Jeff shrugged. “I do recall that he didn’t care about their details. My father tried to tell him that both these cultures had continued to evolve in space. He even said that in many ways they were totally unrecognizable from their ancestral Earth cultures. But all Avery wanted to know was how they had survived as specific entities.”

That was consistent, Derec thought to himself. The guy only cared about his own project and what he could do to improve it.

“He was looking for clues for Robot City,” Ariel said. “To make it endure across the centuries. That’s what he was researching with Professor Leong. He needed to program cultural values into the city. But we haven’t really seen very much of that.”

Derec forced himself to speak. “I’m sure that he reprogrammed the city while we were on Earth. I think after the incidents surrounding the performance of Hamlet, the robot creativity scared him. He couldn’t have his robots committing crimes against each other.”

“The arts aren’t the only part of culture,” said Jeff.

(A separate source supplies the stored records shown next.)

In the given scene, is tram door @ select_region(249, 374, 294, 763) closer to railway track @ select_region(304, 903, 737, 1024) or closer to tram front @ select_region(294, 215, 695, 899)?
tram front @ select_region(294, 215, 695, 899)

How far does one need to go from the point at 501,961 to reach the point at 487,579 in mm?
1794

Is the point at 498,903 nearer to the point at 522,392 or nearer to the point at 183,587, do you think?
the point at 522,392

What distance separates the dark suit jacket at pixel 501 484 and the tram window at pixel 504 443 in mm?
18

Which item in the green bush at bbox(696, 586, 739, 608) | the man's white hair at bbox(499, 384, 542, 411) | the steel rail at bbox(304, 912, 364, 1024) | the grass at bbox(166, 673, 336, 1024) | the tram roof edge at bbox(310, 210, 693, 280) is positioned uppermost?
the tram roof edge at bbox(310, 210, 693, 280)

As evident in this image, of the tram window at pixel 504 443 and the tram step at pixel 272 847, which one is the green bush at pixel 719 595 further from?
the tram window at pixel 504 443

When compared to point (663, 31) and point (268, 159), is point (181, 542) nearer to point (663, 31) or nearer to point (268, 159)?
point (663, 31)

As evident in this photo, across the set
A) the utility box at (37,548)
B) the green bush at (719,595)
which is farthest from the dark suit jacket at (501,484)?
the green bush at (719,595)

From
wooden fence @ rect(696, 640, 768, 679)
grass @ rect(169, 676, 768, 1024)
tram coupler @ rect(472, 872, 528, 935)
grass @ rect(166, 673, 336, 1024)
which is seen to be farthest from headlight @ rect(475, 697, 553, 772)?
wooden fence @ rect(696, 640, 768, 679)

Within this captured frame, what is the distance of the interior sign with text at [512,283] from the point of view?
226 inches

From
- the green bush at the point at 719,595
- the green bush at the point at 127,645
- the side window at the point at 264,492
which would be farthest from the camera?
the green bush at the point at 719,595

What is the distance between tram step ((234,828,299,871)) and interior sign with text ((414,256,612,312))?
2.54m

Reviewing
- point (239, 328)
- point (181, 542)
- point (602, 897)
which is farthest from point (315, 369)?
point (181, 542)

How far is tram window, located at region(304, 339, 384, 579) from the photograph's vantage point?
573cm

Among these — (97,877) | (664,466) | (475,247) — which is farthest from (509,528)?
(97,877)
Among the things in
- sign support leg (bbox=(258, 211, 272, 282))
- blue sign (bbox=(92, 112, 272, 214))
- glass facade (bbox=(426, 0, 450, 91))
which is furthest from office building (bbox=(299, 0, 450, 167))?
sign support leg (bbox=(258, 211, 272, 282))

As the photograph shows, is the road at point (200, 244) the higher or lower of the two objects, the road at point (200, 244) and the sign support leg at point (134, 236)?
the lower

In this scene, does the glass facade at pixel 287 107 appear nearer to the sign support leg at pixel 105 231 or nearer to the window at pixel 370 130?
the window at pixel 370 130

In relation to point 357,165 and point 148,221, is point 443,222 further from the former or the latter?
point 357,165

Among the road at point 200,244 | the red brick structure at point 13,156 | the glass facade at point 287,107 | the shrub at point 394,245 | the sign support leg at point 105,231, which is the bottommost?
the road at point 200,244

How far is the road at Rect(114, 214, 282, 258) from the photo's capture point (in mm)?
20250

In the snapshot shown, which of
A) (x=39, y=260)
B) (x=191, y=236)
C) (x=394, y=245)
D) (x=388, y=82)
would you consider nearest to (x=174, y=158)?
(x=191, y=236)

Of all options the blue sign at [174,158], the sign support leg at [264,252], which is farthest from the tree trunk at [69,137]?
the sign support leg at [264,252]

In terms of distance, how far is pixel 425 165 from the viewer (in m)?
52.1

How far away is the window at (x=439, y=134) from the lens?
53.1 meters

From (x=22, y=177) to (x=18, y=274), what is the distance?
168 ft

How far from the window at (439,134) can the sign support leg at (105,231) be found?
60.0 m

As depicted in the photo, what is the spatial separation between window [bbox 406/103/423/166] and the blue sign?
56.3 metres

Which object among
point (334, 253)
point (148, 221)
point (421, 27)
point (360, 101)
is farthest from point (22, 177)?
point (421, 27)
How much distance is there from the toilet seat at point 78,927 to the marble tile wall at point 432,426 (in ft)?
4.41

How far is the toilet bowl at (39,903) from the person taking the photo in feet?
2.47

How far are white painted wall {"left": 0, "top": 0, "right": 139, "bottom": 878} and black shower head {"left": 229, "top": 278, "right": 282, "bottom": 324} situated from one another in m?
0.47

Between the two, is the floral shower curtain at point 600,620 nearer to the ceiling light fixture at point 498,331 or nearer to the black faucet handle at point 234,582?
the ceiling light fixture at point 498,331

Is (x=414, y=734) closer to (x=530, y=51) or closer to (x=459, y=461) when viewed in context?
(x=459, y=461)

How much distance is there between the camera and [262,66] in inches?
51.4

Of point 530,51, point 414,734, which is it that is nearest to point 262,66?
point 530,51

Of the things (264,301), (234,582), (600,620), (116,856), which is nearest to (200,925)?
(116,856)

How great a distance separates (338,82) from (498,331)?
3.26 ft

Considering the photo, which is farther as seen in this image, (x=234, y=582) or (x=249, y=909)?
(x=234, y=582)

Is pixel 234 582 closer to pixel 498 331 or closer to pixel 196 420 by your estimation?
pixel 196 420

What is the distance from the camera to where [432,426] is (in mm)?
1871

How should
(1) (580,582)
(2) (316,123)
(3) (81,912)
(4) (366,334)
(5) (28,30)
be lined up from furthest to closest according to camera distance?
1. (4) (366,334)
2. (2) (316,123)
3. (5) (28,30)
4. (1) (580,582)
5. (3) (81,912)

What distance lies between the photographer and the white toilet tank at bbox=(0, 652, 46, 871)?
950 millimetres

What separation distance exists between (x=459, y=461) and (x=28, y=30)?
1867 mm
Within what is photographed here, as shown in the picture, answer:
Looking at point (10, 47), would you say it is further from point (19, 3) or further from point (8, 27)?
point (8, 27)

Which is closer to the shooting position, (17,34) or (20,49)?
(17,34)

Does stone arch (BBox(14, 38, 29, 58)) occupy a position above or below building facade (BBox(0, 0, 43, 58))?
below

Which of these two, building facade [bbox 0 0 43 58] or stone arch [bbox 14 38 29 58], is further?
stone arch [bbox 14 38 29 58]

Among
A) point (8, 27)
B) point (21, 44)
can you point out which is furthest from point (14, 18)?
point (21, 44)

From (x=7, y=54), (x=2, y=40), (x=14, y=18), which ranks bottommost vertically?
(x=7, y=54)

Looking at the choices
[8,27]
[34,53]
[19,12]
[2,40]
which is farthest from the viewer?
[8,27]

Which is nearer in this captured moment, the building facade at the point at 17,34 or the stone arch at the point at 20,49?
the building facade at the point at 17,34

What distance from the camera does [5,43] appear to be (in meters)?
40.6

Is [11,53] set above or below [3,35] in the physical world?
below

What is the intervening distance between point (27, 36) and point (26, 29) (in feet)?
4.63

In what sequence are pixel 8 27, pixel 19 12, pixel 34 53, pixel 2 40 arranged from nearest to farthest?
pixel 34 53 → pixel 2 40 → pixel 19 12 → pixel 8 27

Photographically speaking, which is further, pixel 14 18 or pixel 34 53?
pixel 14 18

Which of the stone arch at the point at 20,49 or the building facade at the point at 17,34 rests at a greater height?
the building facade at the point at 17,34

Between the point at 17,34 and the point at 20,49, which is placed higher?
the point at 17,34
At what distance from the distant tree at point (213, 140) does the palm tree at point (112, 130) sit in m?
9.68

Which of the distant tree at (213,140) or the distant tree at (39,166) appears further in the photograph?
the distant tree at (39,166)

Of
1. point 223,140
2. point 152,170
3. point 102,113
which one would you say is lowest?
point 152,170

“What do you mean?” Ariel asked.

Derec shifted slightly so that he could hear Jeff better. The hoer moved right along, still hoeing and weeding. The sky above them now looked dark, but a soft glow of light from somewhere illuminated the rows of crops.

“My father gave Avery two reasons for the cultural survival of those groups while they were on Earth. One is that the original cultures had very strong family units that passed values on. The other is that, outside of their native countries, both groups on Earth experienced limited assimilation as minorities and often faced prejudice from the majority culture.”

“But only on Earth?” Ariel said.

“That’s right. Modem Spacer families aren’t personally close the way families used to be, I guess. And now the ethnicities are from one planet to another, or Spacer versus Earth.”

“My mother didn’t like Solarians,” said Ariel. “They program their robots funny or something.” She smiled. “She told me a joke once that went-”

“How could Avery have used that information?” Derec asked firmly, stopping her with a hand on her arm.